▶ Working data
━━━━━━━━
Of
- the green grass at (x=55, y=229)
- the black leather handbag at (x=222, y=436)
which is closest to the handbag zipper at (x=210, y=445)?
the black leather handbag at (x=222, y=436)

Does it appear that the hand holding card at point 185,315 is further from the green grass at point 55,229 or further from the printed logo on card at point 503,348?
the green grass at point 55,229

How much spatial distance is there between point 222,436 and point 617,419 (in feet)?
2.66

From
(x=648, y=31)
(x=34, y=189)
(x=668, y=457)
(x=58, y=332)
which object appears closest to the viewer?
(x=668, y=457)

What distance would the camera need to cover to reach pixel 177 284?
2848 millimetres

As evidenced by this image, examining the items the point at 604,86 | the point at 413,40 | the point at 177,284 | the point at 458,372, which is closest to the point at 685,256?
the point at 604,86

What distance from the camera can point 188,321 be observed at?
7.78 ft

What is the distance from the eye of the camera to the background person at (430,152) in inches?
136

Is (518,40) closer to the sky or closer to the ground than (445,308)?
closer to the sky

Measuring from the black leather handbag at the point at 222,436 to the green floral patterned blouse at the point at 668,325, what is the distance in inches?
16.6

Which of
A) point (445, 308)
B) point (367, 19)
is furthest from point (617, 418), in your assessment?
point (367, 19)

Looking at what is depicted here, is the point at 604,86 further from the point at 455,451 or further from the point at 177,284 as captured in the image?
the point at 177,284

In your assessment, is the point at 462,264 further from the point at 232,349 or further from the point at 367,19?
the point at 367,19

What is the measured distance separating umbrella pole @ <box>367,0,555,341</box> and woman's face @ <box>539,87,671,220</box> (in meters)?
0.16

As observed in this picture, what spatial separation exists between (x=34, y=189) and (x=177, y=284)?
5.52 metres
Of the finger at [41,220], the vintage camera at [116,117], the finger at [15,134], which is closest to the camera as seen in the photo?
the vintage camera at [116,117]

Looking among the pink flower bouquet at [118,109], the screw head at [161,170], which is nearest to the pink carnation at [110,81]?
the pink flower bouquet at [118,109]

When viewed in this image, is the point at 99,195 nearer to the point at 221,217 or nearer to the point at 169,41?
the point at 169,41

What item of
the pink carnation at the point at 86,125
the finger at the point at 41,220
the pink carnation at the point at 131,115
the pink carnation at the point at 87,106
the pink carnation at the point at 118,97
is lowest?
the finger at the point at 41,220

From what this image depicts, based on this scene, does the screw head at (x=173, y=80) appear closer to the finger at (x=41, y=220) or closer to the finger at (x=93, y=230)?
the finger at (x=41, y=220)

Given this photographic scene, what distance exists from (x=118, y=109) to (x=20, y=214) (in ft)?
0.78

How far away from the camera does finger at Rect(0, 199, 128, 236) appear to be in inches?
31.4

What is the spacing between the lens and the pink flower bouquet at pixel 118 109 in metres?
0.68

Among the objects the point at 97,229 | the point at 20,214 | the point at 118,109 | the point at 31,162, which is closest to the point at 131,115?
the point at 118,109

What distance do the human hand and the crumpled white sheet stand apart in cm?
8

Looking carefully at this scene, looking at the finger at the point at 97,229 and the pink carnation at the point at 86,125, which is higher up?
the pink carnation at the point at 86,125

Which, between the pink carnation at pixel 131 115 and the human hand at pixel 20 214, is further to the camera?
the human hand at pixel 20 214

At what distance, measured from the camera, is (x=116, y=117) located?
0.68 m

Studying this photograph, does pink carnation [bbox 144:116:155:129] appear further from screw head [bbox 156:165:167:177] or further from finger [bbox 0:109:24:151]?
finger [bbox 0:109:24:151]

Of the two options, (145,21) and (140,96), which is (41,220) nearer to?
━━━━━━━━
▶ Requirement
All of the material must be reproduced exactly.

▶ Exercise response
Of
- the green grass at (x=55, y=229)
- the black leather handbag at (x=222, y=436)
which is closest to the handbag zipper at (x=210, y=445)?
the black leather handbag at (x=222, y=436)

Does it appear that the hand holding card at point 185,315 is further from the green grass at point 55,229 or further from the printed logo on card at point 503,348?
the green grass at point 55,229

How much spatial distance is there between point 222,436 and point 617,419 (in feet)?
2.66

From
(x=648, y=31)
(x=34, y=189)
(x=668, y=457)
(x=58, y=332)
which object appears closest to the viewer?
(x=668, y=457)

What distance would the camera need to cover to reach pixel 177 284?
2848 millimetres

As evidenced by this image, examining the items the point at 604,86 | the point at 413,40 | the point at 177,284 | the point at 458,372, which is closest to the point at 685,256?
the point at 604,86

What distance from the camera can point 188,321 be observed at?
7.78 ft

What is the distance from the eye of the camera to the background person at (430,152) in inches?
136

Is (518,40) closer to the sky or closer to the ground than (445,308)?
closer to the sky

Measuring from the black leather handbag at the point at 222,436 to the green floral patterned blouse at the point at 668,325, what is the distance in inches?
16.6

Which of
A) point (445, 308)
B) point (367, 19)
is furthest from point (617, 418), in your assessment?
point (367, 19)

Looking at what is depicted here, is the point at 604,86 further from the point at 455,451 or further from the point at 177,284 as captured in the image?
the point at 177,284

In your assessment, is the point at 462,264 further from the point at 232,349 or further from the point at 367,19?
the point at 367,19

What is the measured distance separating umbrella pole @ <box>367,0,555,341</box> and woman's face @ <box>539,87,671,220</box> (in meters)?
0.16

As observed in this picture, what spatial separation exists between (x=34, y=189) and (x=177, y=284)?
5.52 metres
Of the finger at [41,220], the vintage camera at [116,117], the finger at [15,134], which is closest to the camera as seen in the photo?
the vintage camera at [116,117]

Looking among the pink flower bouquet at [118,109], the screw head at [161,170], which is nearest to the pink carnation at [110,81]?
the pink flower bouquet at [118,109]

When viewed in this image, is the point at 99,195 nearer to the point at 221,217 or nearer to the point at 169,41?
the point at 169,41

What item of
the pink carnation at the point at 86,125
the finger at the point at 41,220
the pink carnation at the point at 131,115
the pink carnation at the point at 87,106
the pink carnation at the point at 118,97
is lowest?
the finger at the point at 41,220

From what this image depicts, based on this scene, does the screw head at (x=173, y=80) appear closer to the finger at (x=41, y=220) or closer to the finger at (x=93, y=230)?
the finger at (x=41, y=220)

Given this photographic scene, what distance exists from (x=118, y=109) to (x=20, y=214) (in ft)?
0.78

How far away from the camera does finger at Rect(0, 199, 128, 236) appear to be in inches?
31.4

What is the spacing between the lens and the pink flower bouquet at pixel 118 109 in metres?
0.68

Among the objects the point at 97,229 | the point at 20,214 | the point at 118,109 | the point at 31,162, which is closest to the point at 131,115?
the point at 118,109

What distance do the human hand and the crumpled white sheet stand apart in cm?
8

Looking carefully at this scene, looking at the finger at the point at 97,229 and the pink carnation at the point at 86,125, which is higher up?
the pink carnation at the point at 86,125

Which, between the pink carnation at pixel 131 115 and the human hand at pixel 20 214, is further to the camera?
the human hand at pixel 20 214

At what distance, measured from the camera, is (x=116, y=117) located?
0.68 m

Studying this photograph, does pink carnation [bbox 144:116:155:129] appear further from screw head [bbox 156:165:167:177] or further from finger [bbox 0:109:24:151]?
finger [bbox 0:109:24:151]

Of the two options, (145,21) and (140,96), which is (41,220) nearer to?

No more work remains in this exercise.